Не считая затененной лампы в дальнем углу, комнату освещал только огонь, от которого во все стороны бежали гигантские волны света и тени. Здесь было ужасно жарко, и от душного запаха старого дерева засвербело в носу. В мягком подвижном свете Изабель казалась милее и моложе. Ее каштановые волосы были перевязаны и уложены в замысловатую прическу, которая вздымалась надо лбом почти на высоту ее маленького лица и напоминала шляпку тонкой работы. Прическа была такой объемной, что я задумался, уж не приколола ли к ней Изабель собственную отрезанную косу - мне говорили, что женщины иногда совершают подобные жуткие поступки. Она явно очень старалась, но зачем, для кого? Вероятно, чтобы себя подбодрить. Бедняжка Изабель! Я вспомнил, как Отто говорил, что она мужественна.
На ней было абрикосового цвета льняное платье, которое, как следовало из ее объяснений, Мэгги только что сшила для нее и еще не вполне закончила. В нем оставались примёточные нитки. Изабель как раз примеряла его. Как по-моему, цвет красивый? А длина подходящая? С легким налетом жеманной озабоченности она забралась на табурет, чтобы осмотреть себя в большом зеркале над камином. Не правда ли, прелестный покрой?
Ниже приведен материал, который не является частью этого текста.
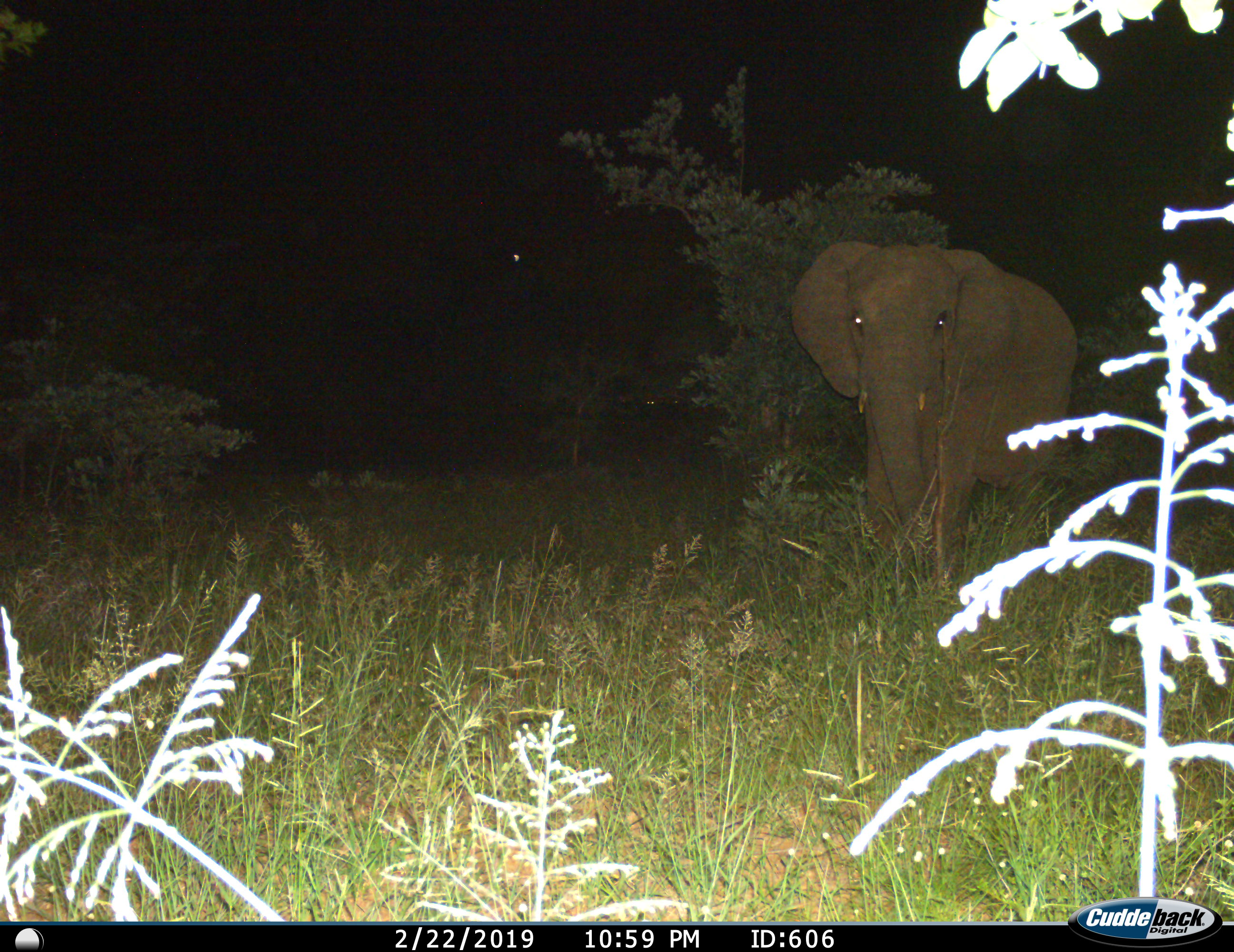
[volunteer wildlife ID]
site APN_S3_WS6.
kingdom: Animalia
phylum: Chordata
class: Mammalia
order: Proboscidea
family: Elephantidae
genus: Loxodonta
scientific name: Loxodonta africana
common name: african bush elephant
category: elephant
Elephant (african bush elephant) (Loxodonta africana), count 1. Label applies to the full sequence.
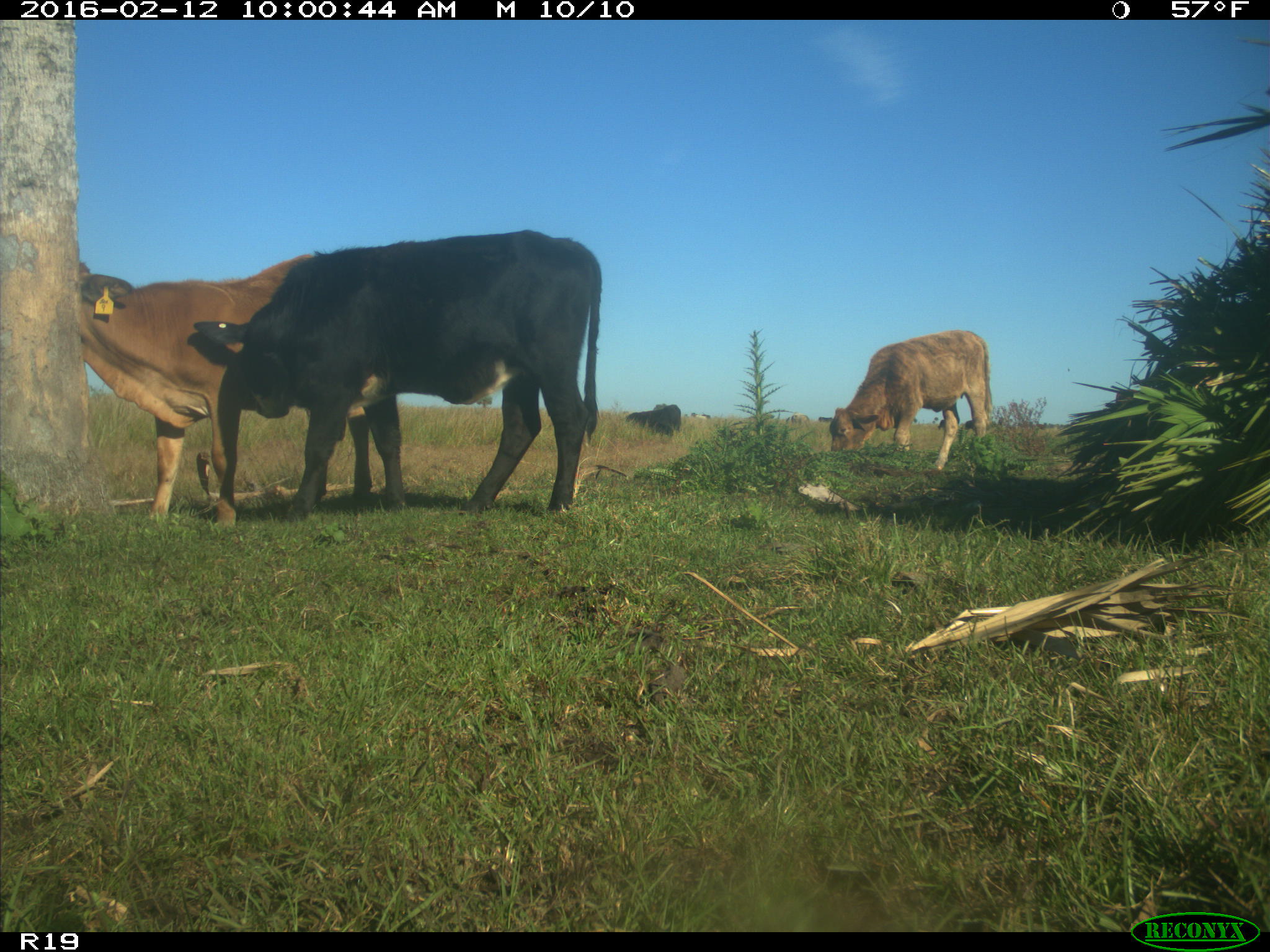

Я видел ее слегка раскрасневшееся от жары лицо, которое отражалось в зеркале в изменчивых отсветах, когда она крутилась на табурете, - золотистое воплощение пухлой маленькой мидинетки. Я рассеянно отвечал ей.
- Кофе, Эдмунд? - Она слезла с табурета и потянула меня за рукав, - Садись. Обязательно вот так сбрасывать подушки с кресла? Ты ничуть не лучше Отто. Итак, в чем дело, Эдмунд? Расскажи мне об этом все.
Прося ее о встрече, я не смог говорить небрежно и едва избежал напыщенности. Я досадовал на себя и немного - на созданную Изабель атмосферу шутливой иронии, на то, что она не принимала меня всерьез. На какой-то миг я почти разделил мнение Отто, что ирония должна быть поводом для развода. В поисках благовидного предлога для разговора я произнес:
- Полагаю, завещание Лидии не нашлось?
- Нет, не нашлось, - взволнованно подтвердила Изабель. - Я уже везде искала. Возможно, в конце концов, она его просто не оставила. Так что придется вам, мальчики, поделить все пополам. Знаешь, ведь у Лидии была куча денег, хоть она и оставалась жуткой скрягой.
Запинаясь, я произнес:
- Изабель, я вроде как говорил с Отто сегодня днем…
- О том, что видел прошлой ночью в беседке.
- О… ну… да… я…
- Не переживай, - невозмутимо сказала Изабель. - Я обо всем знаю. Только такой дурак, как Отто, мог в этом сомневаться.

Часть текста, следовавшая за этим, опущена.